Assuming I had given up my place in line, I went to get behind the young lady who was standing behind me just moments before. As I did, she looked at me and motioned me back in front of her, saying, “Go ahead.” I said, “You sure?” and she nodded yes. I thanked her, and turned to complete my transaction. Before I did, I looked at the items she held in her hand and did a quick tabulation of about how much they cost. Since I am terrible at math, I calculated what I think was a can of pop and candy bar to come out to around five dollars. Don’t judge me.
As I got my change back, I got an idea. I handed the cashier a five dollar bill and said, “Go ahead and use that to pay for her stuff.” The cashier just looked at me and started blinking repeatedly, like maybe she needed to blink in order to process information correctly. Eventually she arrived at understanding, then smiled. I walked towards the door, and as I opened it, the young lady behind me said, “Thank you, you didn’t have to do that.”
I’d like to set aside this paragraph for explaining that sometimes I can get a bit full of myself. I don’t mean to, but if I do something nice, I like to think I’m the greatest philanthropist of all time, and I know that’s wrong. Don’t judge me.

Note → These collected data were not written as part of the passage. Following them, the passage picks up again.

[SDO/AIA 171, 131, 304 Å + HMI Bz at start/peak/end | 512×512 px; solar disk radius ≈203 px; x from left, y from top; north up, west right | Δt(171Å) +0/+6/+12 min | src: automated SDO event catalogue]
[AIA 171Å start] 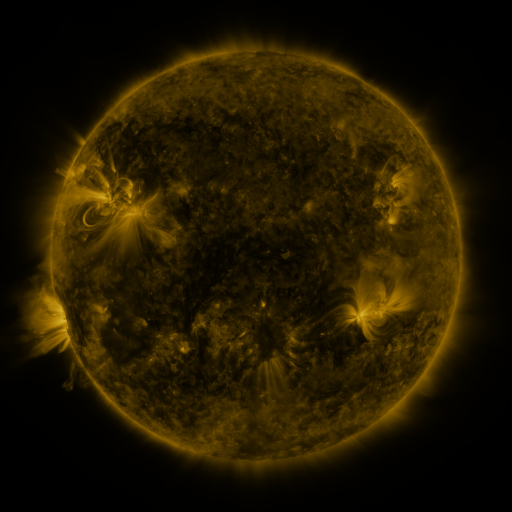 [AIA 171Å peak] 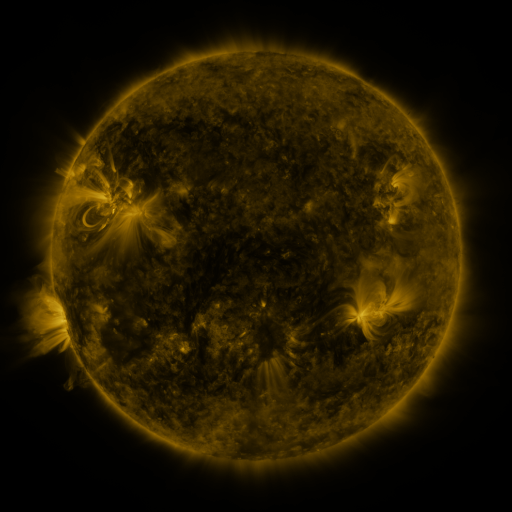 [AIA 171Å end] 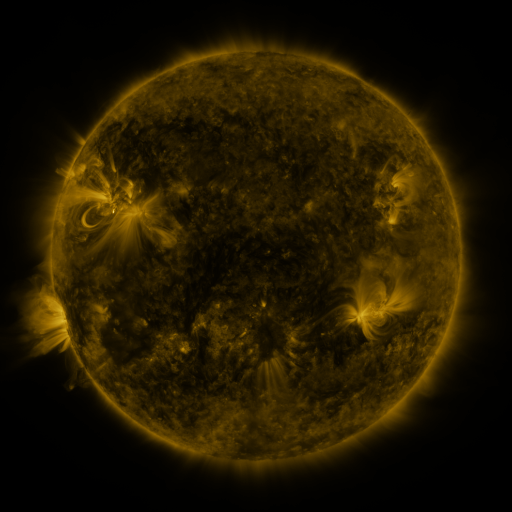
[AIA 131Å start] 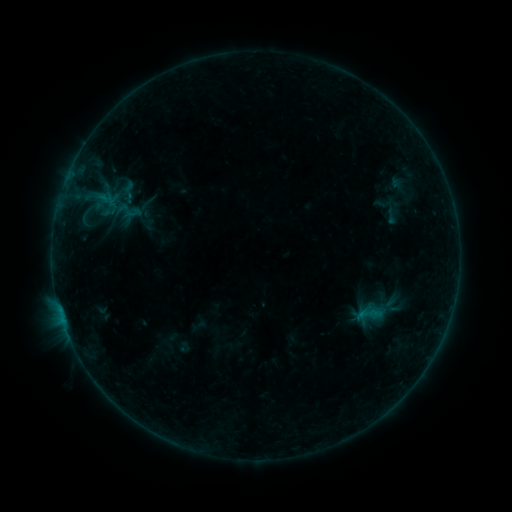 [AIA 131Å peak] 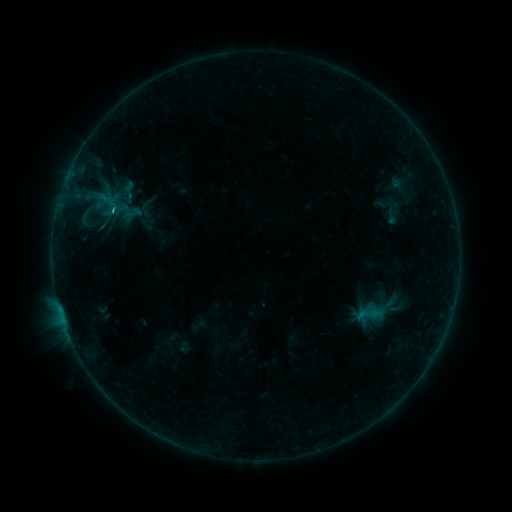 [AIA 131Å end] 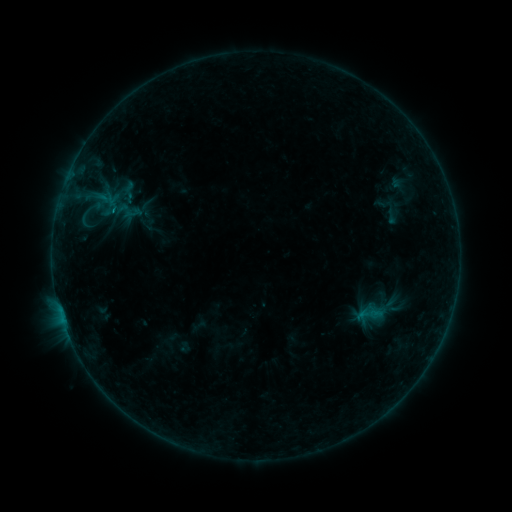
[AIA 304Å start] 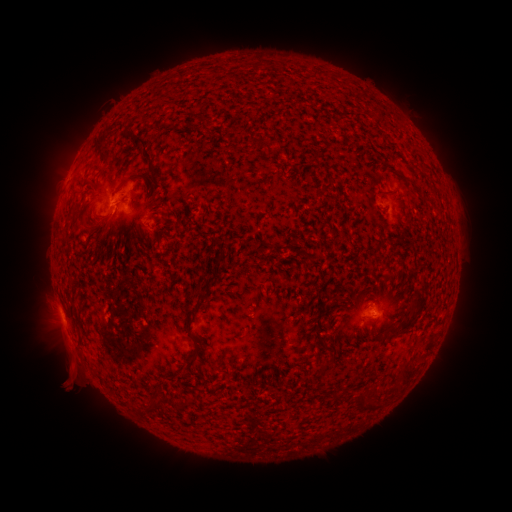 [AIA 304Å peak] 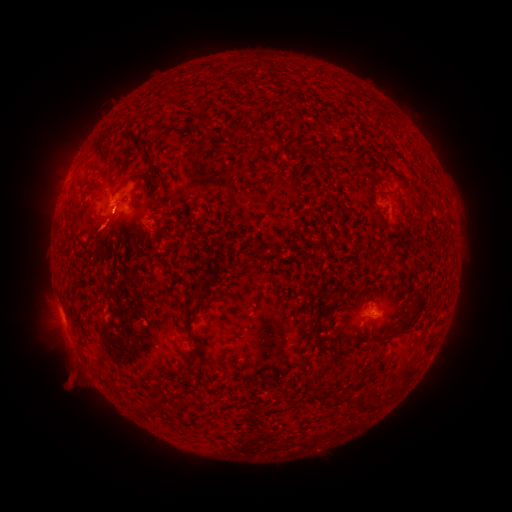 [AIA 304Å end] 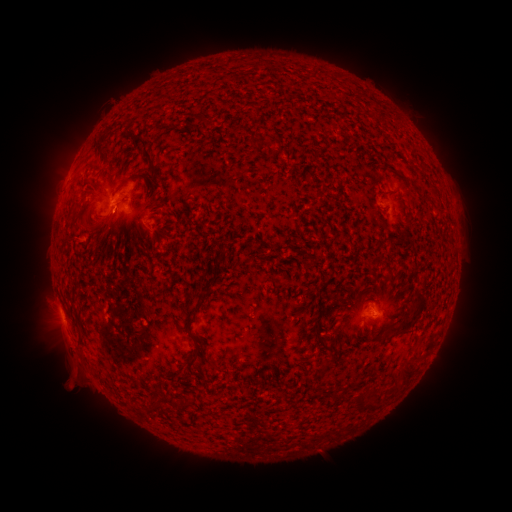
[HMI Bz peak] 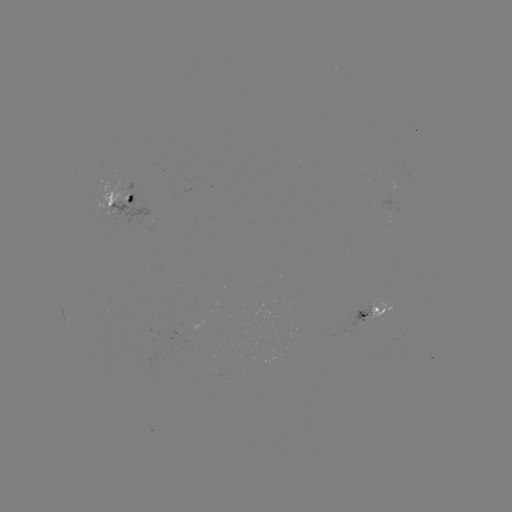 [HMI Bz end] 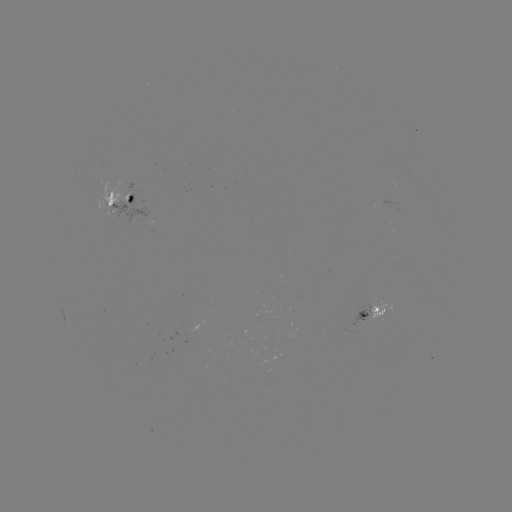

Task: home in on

Full of my philanthropic benevolence, I turned smartly on my heel and pointed at her to deliver my final line, sort of a “say it and ride into the night and never look back” kind of line, one that was full of meaning, and designed to instantly let this young lady and the cashier know that I was not only a good person, but well-spoken as well. I wanted it to look as though my words were divinely inspired on High by the Lord Himself, and carried from lips by flaming angels.
“No ma’am, thank YOU. It’s nice to know there aren’t douchebags in the world.”
|Me, delivering the line, anointed with the fire of the Lord, and the cashier behind the counter.
The benefactor of my generosity was not pictured because the expression of gratitude on her face cannot be captured in any medium.
Full of pride and impressed at my rich vocabulary and use of syntax, I executed a perfect about face and promptly fell over a pyramid shaped cigarette ashtray.
|I call this “Fallen Messenger.”
As I struggled valiantly to pick up both the ashtray and my pride, I comforted myself with the knowledge that I would never have to see either of them again. I left the store, and continued on my way to biology, full of life lessons and with a funny Facebook status to share with you all.
But what I didn’t tell you…
…is that she walked into Biology class right behind me.